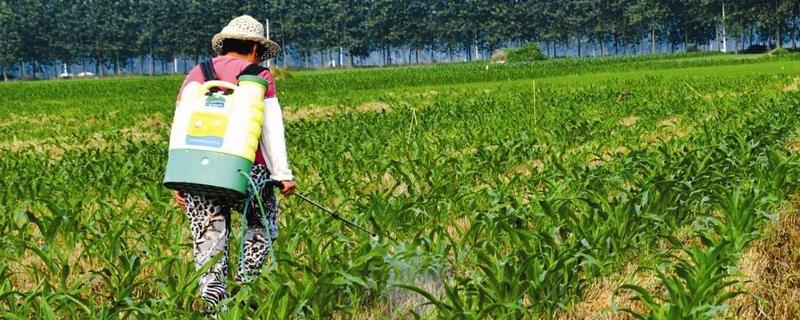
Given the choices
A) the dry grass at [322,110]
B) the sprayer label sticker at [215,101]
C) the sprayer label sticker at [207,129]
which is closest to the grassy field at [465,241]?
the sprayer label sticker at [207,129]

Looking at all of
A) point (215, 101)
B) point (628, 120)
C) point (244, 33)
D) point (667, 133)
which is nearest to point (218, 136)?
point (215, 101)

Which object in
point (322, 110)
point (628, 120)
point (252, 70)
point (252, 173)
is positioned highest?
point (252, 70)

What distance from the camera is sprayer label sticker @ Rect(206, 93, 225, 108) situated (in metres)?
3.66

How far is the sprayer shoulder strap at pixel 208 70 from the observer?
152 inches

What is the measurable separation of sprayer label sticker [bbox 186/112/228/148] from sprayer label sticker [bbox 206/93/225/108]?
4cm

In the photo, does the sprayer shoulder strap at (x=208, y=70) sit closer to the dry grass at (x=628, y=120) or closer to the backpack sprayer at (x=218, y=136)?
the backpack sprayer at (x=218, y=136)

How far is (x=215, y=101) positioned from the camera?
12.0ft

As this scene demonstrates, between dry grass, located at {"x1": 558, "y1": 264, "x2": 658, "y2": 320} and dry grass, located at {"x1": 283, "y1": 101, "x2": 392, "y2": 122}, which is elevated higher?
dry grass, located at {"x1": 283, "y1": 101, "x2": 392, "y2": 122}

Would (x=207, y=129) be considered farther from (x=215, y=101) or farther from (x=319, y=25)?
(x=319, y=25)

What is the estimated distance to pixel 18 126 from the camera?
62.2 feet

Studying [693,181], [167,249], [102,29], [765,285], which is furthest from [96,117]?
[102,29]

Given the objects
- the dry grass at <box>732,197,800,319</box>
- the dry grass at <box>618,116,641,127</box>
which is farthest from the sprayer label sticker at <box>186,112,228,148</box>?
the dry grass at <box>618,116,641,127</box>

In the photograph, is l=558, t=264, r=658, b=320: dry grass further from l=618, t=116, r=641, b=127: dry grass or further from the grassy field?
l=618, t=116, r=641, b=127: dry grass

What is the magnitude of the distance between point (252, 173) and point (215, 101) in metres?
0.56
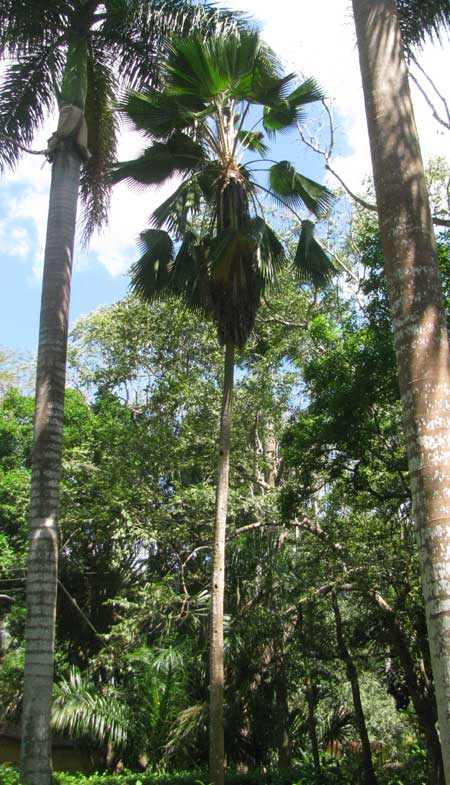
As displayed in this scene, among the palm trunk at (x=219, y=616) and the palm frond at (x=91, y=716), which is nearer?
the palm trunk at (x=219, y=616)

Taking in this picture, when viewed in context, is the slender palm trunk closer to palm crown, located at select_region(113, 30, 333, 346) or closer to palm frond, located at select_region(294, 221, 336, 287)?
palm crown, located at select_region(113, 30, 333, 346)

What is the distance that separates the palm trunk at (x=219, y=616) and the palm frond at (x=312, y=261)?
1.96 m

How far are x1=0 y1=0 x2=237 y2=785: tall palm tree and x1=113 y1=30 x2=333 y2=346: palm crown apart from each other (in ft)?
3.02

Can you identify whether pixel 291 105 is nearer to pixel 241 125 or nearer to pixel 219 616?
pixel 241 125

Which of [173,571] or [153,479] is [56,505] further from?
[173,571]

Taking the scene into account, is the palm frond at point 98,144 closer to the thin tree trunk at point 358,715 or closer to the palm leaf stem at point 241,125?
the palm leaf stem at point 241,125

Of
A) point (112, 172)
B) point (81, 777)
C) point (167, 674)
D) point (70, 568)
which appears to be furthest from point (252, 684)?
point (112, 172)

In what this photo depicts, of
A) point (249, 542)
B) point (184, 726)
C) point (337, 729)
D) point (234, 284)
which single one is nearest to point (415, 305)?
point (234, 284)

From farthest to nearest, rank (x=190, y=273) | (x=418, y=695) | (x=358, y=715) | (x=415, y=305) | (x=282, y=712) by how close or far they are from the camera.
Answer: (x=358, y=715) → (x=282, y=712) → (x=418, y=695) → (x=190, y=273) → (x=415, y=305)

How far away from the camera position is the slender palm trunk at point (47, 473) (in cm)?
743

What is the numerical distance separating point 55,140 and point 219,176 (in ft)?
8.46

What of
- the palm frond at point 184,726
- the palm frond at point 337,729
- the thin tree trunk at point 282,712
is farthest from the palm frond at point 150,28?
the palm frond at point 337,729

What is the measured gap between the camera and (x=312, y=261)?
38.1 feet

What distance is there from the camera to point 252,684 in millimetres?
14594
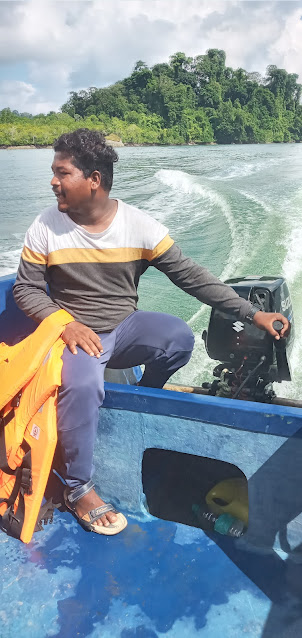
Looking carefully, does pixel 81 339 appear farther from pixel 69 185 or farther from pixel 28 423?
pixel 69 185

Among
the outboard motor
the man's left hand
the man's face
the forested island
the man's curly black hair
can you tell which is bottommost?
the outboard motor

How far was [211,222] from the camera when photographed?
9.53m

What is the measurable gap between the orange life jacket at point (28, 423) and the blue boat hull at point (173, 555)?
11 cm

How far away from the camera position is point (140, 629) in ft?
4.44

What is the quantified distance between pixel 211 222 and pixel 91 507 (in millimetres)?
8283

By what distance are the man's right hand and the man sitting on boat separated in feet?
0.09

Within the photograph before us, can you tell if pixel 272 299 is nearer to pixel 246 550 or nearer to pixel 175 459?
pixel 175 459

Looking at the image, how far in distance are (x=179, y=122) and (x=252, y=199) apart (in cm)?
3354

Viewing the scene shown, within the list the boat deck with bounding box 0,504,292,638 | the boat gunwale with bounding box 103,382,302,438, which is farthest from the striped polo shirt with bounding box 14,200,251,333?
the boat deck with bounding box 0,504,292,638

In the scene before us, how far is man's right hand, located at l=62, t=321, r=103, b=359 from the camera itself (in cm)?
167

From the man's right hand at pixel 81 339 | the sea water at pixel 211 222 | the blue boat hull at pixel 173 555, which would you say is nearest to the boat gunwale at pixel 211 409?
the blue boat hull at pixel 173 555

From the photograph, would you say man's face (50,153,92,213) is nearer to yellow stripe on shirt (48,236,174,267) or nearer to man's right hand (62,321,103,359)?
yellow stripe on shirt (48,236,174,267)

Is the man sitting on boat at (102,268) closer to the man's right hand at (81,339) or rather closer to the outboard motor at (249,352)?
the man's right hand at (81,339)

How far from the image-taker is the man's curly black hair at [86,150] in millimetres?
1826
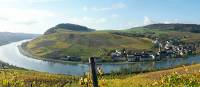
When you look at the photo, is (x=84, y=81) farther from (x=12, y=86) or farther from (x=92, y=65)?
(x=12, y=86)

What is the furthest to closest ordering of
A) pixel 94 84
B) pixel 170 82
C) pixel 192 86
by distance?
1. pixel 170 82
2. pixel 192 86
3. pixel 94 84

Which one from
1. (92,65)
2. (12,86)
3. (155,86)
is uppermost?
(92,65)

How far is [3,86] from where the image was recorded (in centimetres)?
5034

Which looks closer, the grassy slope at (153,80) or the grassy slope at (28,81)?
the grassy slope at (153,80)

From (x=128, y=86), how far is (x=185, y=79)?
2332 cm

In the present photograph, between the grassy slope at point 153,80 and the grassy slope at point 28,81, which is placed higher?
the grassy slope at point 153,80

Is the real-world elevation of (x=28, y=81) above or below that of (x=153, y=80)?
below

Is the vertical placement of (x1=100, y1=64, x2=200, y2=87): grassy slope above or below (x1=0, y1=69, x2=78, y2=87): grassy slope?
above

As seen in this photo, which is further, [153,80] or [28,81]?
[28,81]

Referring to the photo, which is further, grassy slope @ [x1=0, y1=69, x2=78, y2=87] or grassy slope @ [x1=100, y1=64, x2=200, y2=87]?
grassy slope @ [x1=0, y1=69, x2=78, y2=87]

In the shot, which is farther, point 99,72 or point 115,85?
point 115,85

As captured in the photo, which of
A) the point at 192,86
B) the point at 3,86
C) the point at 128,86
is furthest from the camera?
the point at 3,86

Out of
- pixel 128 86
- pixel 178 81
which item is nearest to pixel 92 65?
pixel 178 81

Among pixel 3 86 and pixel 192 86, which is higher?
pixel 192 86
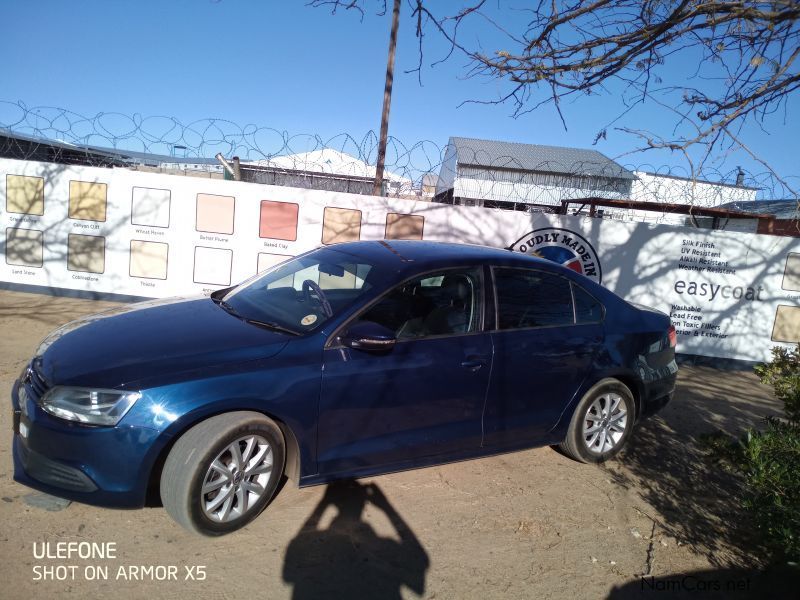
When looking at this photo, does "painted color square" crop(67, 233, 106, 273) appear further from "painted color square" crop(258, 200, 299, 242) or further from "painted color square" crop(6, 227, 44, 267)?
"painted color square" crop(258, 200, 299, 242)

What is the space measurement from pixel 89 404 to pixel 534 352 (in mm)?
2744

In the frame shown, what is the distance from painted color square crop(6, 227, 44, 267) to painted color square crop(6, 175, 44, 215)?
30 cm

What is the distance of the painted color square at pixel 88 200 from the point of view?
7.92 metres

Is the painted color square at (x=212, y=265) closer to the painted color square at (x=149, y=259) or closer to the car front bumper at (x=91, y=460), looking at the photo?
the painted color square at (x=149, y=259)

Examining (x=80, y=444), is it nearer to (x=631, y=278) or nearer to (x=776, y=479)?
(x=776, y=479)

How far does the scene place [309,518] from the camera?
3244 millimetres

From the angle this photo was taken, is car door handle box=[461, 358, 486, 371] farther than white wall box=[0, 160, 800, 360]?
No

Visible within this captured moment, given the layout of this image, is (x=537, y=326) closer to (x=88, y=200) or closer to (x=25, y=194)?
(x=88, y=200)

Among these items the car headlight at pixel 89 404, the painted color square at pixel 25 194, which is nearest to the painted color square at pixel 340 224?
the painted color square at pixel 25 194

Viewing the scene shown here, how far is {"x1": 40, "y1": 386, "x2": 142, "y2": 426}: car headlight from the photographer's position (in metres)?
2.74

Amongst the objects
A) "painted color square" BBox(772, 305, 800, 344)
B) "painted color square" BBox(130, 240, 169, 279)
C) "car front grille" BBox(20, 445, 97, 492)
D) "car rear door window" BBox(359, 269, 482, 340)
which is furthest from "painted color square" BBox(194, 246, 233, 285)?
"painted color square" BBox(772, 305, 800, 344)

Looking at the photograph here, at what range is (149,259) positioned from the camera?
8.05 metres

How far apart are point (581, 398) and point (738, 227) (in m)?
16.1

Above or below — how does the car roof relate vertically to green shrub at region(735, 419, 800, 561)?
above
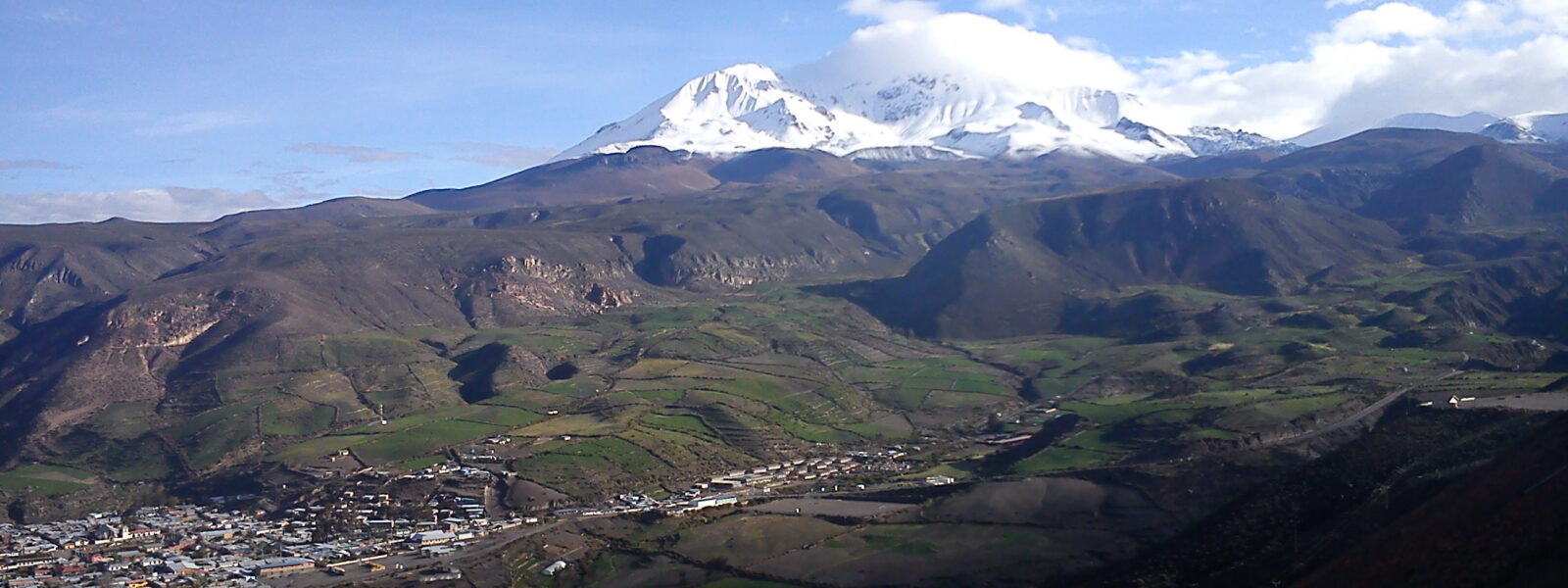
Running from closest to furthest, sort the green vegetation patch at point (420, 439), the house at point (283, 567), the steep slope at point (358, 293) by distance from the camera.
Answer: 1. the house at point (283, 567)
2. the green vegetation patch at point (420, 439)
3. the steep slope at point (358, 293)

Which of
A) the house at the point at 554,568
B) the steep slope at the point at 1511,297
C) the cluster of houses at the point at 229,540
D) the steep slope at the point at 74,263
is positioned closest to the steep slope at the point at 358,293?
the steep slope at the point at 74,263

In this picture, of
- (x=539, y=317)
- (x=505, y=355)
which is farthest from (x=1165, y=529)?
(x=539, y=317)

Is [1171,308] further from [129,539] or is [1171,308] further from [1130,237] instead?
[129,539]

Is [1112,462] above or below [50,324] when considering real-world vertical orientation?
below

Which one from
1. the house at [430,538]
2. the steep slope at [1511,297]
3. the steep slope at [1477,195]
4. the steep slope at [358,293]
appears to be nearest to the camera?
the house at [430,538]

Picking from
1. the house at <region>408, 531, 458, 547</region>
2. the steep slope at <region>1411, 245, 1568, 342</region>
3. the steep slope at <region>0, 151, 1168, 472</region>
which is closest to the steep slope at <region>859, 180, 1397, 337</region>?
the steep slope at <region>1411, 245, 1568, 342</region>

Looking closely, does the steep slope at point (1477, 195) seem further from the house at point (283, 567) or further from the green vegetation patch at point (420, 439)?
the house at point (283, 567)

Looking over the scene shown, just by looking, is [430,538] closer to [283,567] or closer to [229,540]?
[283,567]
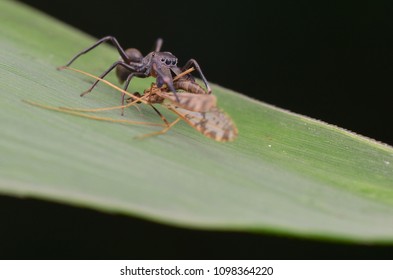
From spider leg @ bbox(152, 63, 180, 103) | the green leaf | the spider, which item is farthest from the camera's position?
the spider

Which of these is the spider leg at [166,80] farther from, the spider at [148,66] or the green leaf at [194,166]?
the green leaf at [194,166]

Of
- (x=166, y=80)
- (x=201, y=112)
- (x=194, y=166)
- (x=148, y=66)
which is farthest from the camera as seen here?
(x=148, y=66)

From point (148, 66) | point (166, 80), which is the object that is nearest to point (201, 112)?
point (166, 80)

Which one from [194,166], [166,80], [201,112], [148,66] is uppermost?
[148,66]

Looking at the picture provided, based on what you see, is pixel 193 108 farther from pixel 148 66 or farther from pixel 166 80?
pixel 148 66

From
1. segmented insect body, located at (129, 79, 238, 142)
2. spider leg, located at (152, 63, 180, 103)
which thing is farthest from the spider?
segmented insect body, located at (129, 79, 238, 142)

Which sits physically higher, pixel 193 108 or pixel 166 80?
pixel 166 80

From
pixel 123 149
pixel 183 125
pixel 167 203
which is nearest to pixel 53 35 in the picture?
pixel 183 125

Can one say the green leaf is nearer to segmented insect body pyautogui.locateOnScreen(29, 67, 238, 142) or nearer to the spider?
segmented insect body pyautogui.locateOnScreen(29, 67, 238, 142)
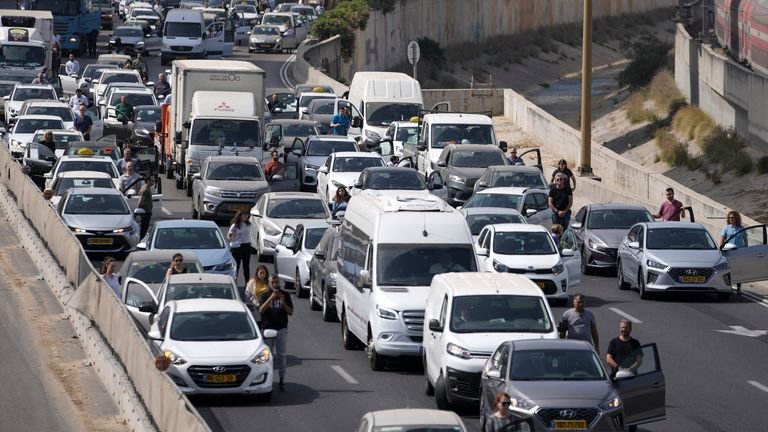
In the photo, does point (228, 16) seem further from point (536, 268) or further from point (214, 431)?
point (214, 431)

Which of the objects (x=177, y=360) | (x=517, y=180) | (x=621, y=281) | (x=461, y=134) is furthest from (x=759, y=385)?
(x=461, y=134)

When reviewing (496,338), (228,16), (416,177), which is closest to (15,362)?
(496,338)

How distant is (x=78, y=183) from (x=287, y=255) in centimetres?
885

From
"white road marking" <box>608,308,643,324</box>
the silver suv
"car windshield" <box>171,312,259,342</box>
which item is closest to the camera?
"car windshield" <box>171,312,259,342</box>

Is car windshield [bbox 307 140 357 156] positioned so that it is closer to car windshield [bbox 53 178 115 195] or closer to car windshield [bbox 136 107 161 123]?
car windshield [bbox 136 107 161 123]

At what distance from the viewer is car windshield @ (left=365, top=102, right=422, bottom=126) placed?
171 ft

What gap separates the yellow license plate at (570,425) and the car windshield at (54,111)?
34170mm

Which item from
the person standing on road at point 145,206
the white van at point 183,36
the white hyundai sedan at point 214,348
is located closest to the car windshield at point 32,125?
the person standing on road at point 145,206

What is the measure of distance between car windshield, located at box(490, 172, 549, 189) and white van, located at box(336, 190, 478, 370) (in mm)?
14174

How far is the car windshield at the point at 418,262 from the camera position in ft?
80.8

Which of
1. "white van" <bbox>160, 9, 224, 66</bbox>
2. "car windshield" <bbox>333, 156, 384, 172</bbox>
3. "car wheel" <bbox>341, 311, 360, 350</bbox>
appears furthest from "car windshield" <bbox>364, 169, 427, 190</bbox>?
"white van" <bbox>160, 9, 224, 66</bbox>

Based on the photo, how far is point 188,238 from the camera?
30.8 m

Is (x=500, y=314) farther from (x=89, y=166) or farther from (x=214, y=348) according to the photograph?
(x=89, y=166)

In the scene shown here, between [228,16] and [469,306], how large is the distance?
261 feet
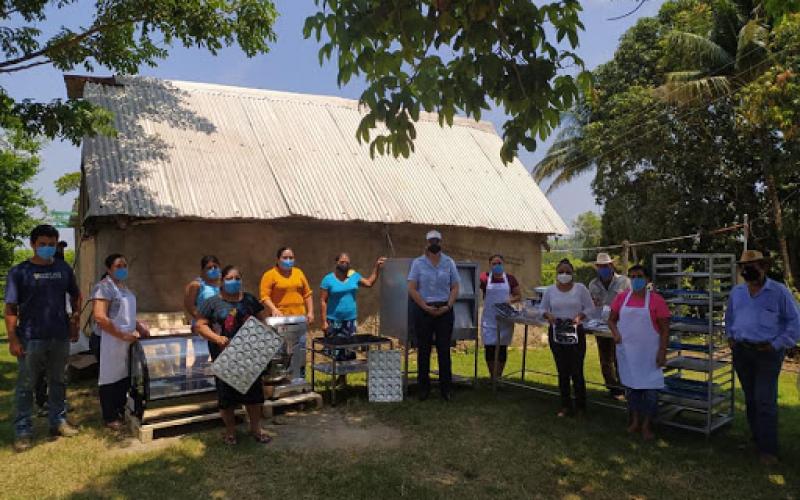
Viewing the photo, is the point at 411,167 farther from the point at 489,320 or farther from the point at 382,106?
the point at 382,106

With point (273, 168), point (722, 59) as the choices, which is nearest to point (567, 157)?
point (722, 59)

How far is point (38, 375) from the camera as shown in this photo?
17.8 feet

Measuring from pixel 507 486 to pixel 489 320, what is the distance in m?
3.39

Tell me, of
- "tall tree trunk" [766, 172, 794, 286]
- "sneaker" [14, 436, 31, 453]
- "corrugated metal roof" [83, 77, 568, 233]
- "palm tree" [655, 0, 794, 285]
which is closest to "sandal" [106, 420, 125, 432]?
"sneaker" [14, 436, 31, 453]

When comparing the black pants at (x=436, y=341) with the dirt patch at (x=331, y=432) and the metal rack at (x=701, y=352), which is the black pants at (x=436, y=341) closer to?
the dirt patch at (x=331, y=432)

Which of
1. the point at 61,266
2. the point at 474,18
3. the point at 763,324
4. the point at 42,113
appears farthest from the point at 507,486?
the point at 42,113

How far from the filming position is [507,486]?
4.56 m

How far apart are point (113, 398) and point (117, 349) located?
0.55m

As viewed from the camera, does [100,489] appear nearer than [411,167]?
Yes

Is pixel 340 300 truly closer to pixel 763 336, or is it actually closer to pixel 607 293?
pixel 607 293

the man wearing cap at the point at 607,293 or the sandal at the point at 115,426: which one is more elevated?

______

TASK DIRECTIONS: Would you give again, word for word, every line from the one with "How far is point (38, 375)" through the final line of the listing above?

ANSWER TO THIS PROBLEM:
How far is point (38, 375) from the camera as shown in this photo?
17.8 feet

Measuring from pixel 507 486 to pixel 489 320, what is the distance in m?
3.39

Tell me, of
- "tall tree trunk" [766, 172, 794, 286]
- "sneaker" [14, 436, 31, 453]
- "corrugated metal roof" [83, 77, 568, 233]
- "palm tree" [655, 0, 794, 285]
which is closest to "sandal" [106, 420, 125, 432]?
"sneaker" [14, 436, 31, 453]

When comparing the black pants at (x=436, y=341) with the dirt patch at (x=331, y=432) and the metal rack at (x=701, y=352), which is the black pants at (x=436, y=341) closer to?
the dirt patch at (x=331, y=432)

Which of
1. the point at 61,266
2. the point at 474,18
3. the point at 763,324
4. the point at 42,113
appears farthest from the point at 507,486?
the point at 42,113

How far from the filming position is [507,486]?
4.56 m

How far apart are point (113, 398) and point (117, 349) located?
0.55m

As viewed from the camera, does [100,489] appear nearer than [411,167]?
Yes

Is pixel 340 300 truly closer to pixel 763 336, or is it actually closer to pixel 607 293?
pixel 607 293

the man wearing cap at the point at 607,293 or the sandal at the point at 115,426: which one is more elevated?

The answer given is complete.